╭──

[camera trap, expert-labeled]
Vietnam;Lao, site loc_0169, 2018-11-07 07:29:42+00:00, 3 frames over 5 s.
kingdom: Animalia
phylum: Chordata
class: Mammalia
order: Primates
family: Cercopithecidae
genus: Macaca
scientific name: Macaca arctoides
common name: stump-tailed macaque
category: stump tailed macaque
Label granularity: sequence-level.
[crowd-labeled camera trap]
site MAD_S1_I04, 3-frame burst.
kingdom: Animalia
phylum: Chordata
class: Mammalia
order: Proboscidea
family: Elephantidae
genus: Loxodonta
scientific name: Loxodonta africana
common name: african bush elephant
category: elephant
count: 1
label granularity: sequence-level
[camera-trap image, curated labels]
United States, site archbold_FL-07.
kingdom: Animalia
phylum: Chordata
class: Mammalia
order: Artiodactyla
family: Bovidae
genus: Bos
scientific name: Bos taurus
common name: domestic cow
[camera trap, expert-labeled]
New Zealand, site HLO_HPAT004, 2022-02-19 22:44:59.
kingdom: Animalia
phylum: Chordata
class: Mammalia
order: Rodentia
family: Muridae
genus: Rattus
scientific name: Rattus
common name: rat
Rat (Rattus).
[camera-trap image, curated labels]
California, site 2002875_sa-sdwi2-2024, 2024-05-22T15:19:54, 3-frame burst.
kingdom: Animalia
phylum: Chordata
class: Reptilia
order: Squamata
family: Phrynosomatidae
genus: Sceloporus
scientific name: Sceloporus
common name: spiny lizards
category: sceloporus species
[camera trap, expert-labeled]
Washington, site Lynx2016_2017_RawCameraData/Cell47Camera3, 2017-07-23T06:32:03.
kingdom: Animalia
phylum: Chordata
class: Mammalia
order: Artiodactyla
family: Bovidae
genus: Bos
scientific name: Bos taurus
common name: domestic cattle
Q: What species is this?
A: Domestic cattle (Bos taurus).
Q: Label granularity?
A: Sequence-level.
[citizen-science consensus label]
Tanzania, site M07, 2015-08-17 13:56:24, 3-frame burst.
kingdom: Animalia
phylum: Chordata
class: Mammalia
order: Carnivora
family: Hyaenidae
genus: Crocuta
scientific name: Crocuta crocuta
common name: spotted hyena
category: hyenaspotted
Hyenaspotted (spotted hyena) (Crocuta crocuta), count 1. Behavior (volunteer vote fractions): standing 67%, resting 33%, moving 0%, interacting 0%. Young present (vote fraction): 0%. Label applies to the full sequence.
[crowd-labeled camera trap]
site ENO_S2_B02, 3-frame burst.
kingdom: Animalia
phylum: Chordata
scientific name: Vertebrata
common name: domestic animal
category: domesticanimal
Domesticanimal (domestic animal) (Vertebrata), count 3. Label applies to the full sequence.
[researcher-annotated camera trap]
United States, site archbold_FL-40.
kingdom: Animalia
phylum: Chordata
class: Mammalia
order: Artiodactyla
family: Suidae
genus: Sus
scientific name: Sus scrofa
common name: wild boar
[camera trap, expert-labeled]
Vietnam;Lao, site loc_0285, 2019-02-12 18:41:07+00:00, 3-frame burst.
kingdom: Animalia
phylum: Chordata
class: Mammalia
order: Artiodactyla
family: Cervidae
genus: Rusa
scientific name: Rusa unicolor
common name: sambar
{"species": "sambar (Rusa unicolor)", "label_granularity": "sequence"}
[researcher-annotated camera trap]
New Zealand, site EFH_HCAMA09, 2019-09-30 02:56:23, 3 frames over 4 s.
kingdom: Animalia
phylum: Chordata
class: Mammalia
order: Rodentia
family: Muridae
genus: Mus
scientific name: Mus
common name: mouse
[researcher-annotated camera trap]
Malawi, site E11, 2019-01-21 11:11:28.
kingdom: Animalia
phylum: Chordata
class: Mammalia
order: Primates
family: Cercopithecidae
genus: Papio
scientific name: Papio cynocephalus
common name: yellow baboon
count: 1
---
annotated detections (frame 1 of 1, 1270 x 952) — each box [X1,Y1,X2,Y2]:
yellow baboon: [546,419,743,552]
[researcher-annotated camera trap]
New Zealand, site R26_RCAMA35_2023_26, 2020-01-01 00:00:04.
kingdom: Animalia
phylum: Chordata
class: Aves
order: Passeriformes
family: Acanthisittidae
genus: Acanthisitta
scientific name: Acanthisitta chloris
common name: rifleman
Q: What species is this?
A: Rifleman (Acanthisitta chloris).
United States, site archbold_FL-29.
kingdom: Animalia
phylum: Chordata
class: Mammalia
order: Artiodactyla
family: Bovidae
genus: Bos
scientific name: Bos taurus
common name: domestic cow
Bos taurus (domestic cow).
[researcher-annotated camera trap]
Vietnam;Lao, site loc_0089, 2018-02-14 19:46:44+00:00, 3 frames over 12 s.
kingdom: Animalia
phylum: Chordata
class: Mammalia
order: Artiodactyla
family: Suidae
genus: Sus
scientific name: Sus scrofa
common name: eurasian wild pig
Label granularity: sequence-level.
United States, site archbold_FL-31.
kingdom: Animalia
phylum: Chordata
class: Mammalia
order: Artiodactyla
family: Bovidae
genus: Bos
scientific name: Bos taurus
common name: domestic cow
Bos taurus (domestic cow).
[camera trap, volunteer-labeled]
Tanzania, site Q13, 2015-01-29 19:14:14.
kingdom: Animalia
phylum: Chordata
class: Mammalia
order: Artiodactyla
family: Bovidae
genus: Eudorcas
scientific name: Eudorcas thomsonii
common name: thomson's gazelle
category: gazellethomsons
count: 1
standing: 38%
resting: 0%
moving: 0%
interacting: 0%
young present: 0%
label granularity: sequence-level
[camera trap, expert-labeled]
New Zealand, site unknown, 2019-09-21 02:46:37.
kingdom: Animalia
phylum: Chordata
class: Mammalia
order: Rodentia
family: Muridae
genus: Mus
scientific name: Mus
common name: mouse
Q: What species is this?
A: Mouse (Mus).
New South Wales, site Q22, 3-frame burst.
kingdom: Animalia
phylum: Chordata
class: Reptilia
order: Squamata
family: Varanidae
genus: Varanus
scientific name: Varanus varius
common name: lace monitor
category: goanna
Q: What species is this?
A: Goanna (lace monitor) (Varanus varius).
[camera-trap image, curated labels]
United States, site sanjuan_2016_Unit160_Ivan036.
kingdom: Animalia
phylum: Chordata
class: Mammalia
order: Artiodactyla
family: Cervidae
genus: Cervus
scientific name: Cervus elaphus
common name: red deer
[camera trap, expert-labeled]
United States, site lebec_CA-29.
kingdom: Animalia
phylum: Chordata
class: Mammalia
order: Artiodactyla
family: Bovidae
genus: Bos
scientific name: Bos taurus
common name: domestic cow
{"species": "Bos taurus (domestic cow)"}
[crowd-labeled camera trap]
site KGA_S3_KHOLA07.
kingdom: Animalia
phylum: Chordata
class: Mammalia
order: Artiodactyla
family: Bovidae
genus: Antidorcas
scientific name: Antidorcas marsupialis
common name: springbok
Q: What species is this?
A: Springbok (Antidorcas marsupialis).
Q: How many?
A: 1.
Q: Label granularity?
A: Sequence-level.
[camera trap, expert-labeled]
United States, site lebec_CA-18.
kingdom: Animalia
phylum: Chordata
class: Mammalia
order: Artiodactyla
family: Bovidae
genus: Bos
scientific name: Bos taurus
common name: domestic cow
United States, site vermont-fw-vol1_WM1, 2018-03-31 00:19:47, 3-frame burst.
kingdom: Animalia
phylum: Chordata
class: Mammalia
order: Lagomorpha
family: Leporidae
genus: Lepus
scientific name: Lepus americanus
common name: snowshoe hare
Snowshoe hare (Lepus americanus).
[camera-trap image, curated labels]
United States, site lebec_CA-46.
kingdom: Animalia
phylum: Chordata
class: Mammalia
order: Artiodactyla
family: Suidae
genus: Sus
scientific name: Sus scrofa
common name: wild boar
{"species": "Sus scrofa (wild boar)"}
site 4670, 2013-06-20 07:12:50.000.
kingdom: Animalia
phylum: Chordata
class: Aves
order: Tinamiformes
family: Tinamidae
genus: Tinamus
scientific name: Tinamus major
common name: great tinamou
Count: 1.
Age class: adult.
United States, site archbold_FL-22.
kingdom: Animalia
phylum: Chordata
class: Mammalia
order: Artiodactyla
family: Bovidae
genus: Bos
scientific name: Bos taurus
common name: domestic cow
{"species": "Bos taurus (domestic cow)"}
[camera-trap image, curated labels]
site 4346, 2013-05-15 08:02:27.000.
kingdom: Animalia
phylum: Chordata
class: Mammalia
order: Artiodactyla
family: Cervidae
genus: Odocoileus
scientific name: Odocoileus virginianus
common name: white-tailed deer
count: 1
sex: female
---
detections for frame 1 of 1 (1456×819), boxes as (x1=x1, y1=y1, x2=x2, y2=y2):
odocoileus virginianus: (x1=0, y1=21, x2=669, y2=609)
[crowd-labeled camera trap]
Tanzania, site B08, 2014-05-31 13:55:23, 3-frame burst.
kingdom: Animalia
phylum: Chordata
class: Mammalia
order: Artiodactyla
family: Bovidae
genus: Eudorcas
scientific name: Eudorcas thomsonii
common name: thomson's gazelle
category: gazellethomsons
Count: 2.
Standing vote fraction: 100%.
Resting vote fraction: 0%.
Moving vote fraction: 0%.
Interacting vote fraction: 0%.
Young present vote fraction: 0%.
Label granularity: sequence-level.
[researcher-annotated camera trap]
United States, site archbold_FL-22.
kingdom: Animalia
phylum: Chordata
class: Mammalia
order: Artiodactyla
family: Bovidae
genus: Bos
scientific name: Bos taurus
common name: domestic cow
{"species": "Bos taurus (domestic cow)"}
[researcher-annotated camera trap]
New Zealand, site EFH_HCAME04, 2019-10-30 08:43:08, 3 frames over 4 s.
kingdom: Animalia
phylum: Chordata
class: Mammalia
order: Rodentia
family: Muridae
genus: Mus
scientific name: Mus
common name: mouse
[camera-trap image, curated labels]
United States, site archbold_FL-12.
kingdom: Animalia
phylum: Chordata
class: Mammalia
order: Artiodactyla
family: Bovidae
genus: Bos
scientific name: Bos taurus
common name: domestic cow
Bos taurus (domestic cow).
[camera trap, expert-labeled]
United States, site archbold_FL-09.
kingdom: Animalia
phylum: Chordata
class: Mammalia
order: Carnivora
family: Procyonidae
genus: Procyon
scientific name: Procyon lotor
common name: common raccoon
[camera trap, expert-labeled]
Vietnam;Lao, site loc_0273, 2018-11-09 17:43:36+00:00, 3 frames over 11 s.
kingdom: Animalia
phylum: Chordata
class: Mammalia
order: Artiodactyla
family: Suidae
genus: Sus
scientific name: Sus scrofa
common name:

╰──

• **Work required**
Where the line with "common name: african bush elephant" ends, your copy should end too; please return exactly the lines from the first line of the data through it.

• **Solution to this task**
[camera trap, expert-labeled]
Vietnam;Lao, site loc_0169, 2018-11-07 07:29:42+00:00, 3 frames over 5 s.
kingdom: Animalia
phylum: Chordata
class: Mammalia
order: Primates
family: Cercopithecidae
genus: Macaca
scientific name: Macaca arctoides
common name: stump-tailed macaque
category: stump tailed macaque
Label granularity: sequence-level.
[crowd-labeled camera trap]
site MAD_S1_I04, 3-frame burst.
kingdom: Animalia
phylum: Chordata
class: Mammalia
order: Proboscidea
family: Elephantidae
genus: Loxodonta
scientific name: Loxodonta africana
common name: african bush elephant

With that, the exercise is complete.